I have pondered why Jesus was walking on the water in the first place. What was his point? Perhaps he wanted to show his disciples who was really in charge. For only by his authority, can storms be silenced.
It was by his authority, Jesus told Peter to “come”.
It was by his authority, Jesus told the disciples, “Take courage. It is I. Don’t be afraid.”
Christ’s authority goes hand-in-hand with his call for all believers to be his disciples and share the good news of salvation with the world.
When it comes to evangelism, Jesus tells all believers to “come” before he commissions us to “go”.
Jesus knows full well what the world is like.
He understands that persecution, division, betrayal, and hurt await those who pick up the cross and follow him – especially for those who share the powerful message of the gospel.
For all of these reasons, Jesus tells believers to “come” and He will give you rest.
He says, “Come” and he will take away your burdens.
He says, “Come” and see that he is good and his mercy endures forever.
“Come”, he says. “It is I. Do not be afraid.”

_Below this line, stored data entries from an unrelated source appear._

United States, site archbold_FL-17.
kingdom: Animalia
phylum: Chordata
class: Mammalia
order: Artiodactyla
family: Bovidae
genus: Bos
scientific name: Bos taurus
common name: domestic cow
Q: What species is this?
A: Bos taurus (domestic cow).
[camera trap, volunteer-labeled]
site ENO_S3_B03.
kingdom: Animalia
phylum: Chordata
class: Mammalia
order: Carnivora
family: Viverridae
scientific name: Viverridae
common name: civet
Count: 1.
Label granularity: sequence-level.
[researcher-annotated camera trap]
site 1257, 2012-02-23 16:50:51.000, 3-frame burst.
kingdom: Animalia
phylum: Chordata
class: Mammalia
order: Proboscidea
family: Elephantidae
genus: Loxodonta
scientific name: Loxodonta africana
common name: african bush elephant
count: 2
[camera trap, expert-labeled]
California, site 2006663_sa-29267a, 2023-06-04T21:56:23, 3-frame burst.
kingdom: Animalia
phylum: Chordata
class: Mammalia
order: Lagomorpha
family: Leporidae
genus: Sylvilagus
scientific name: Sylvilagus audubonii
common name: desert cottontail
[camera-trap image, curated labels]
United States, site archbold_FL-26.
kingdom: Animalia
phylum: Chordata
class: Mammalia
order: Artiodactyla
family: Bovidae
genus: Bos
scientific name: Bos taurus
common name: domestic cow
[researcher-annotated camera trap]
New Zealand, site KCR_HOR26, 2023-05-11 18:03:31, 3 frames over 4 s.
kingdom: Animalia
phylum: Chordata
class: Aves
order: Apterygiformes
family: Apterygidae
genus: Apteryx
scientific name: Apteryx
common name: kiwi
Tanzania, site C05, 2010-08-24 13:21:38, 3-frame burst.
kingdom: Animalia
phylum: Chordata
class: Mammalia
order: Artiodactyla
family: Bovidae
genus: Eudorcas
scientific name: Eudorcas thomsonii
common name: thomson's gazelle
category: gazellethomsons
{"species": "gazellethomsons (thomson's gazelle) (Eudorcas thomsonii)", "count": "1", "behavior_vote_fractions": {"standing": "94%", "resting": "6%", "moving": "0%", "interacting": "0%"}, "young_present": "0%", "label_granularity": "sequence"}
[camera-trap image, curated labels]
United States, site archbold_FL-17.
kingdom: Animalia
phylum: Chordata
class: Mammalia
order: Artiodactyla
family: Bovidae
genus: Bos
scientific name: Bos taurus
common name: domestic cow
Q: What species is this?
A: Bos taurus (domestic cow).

When we “come” to Jesus – he tells us to “go” into the world. With that commission, he provides an important assurance.
“All authority in heaven and earth has been given to me.” (Matthew 28:18)
“Go!” Get out of the boat. Make disciples. Baptize. Teach.
You will be going under the banner of Christ and his reputation.
You will be going under the authority of Christ through his Word.
You will be going under the commission of being Christ’s ambassador to carry out one important, impossible, even miraculous task.
To go and share the message of Good News.
Evangelism means stop looking at the stormy waves and shrinking in terror.
Evangelism means start looking at Christ and go “walk on water” to share the good news with a person He has placed in your life.
Evangelism means stop looking in the mirror and doubt for which Jesus will chide us by saying “Oh you of little faith. Why do you doubt?”
Evangelism means looking at Jesus like the centurion (Matthew 8:5) who acknowledged Christ’s authority and was commended for his great faith.
Evangelism requires getting out of the boat.
When Jesus gives us a command to “Come” or a commission to “Go” – the command is never alone. Obedience doesn’t rest on a person’s strength or ability. His hand is with us, because this is what He promised. “And surely I am with you always, to the very end of the age.” Not only through Christ we can “walk on water”, but he is more than willing to pluck us from the depths when we have looked in the mirror instead of the cross.
Trust Christ! Go under his authority. Have faith! For he is with you!